Biofilms were analyzed at 43 h via confocal microscopy. All procedures
for biofilm formation and topical treatments were as described above,
except that 13.4 μL of 1 mM Alexa Fluor 647 fluorophore-labeled
dextrans (647/668 nm; Molecular Probes, Carlsbad, CA, EUA) was added
to the culture medium to label the extracellular matrix (at 0, 19,
and 27 h). At 43 h, the biofilms were dip-washed on a 24-well plate
containing 0.89% NaCl and incubated in another 24-well plate containing
0.89% NaCl with 1.5 μL of SYTO9 (485/498 nm; Molecular Probes)
(30 min) to label microorganisms.5 (link),40 (link) After, they
were dip-washed on a new 24-well plate with 0.89% NaCl and imaged.

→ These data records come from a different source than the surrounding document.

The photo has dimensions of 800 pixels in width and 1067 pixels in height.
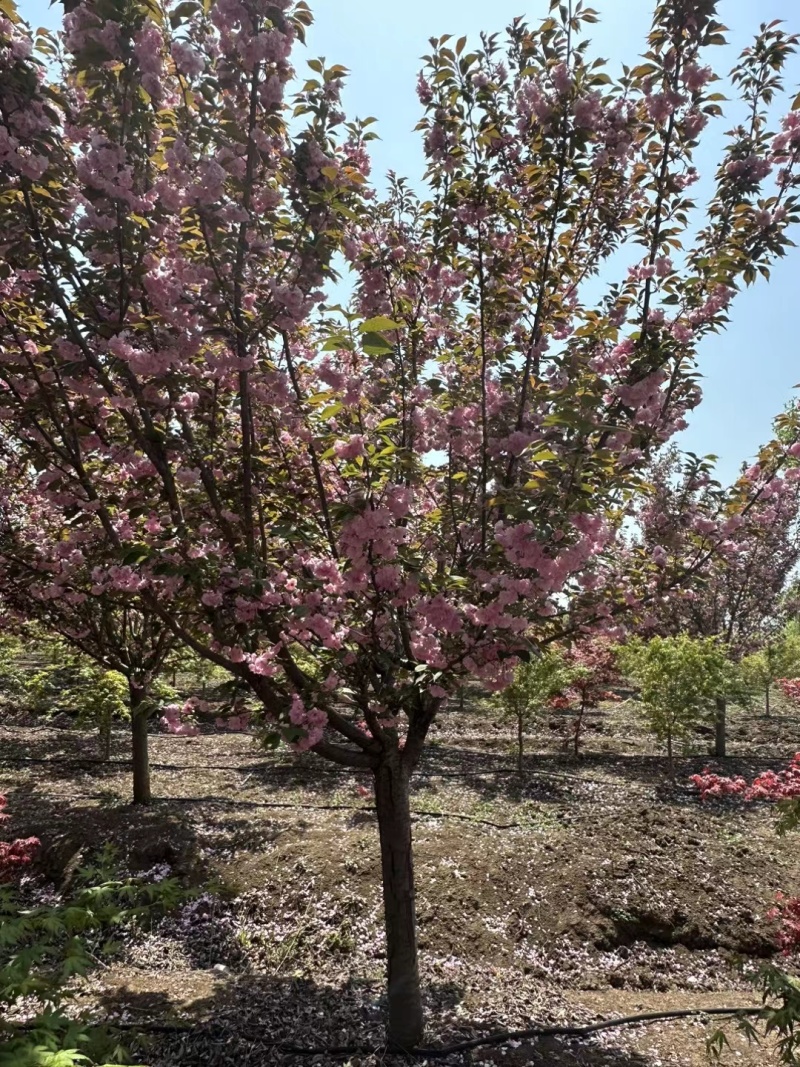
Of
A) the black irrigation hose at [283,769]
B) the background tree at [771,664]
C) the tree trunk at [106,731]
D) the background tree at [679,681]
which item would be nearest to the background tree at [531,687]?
the black irrigation hose at [283,769]

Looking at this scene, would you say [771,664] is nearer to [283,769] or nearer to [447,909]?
[283,769]

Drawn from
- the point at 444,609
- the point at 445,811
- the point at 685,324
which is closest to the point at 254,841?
the point at 445,811

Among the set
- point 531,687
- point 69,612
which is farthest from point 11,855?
point 531,687

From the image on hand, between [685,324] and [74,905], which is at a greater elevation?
[685,324]

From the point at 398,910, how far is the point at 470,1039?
1.00 m

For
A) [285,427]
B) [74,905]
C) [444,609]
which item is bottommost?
[74,905]

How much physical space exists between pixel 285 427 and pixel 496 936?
4738 millimetres

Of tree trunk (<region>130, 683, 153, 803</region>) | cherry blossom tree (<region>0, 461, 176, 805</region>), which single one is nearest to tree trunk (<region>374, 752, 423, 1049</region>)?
cherry blossom tree (<region>0, 461, 176, 805</region>)

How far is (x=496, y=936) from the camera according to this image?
584 centimetres

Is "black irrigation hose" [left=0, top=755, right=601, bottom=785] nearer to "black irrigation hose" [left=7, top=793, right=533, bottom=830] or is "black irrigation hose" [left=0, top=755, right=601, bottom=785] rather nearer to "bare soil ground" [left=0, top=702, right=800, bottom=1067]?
"bare soil ground" [left=0, top=702, right=800, bottom=1067]

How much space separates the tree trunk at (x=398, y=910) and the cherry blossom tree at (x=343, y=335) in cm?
2

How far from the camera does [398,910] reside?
4.08m

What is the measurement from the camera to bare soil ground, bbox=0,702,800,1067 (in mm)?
4426

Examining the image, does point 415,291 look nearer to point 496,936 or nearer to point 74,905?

A confocal microscope (Carl Zeiss LSM 800 with Airyscan and a GaAsp
detector, Germany) was used with an EC Plan-Neofluar 20×/0.50
Oil DIC M27 objective, with laser wavelengths (488 nm, 2.10%; and
561 nm, 1.81%), with increments of 1.5 μm. The images were analyzed
using ZEN Blue software to quantify the biomass, maximum thickness,
and percentage of coverage area using COMSTAT2.
Three experimental
occasions were performed. Two discs represented
each treatment group (formulation), and three images were acquired
per disc avoiding the disc’s edges (n = 6).
All data files were used for the quantification analyses, and a representative
image from each group was selected to illustrate the findings.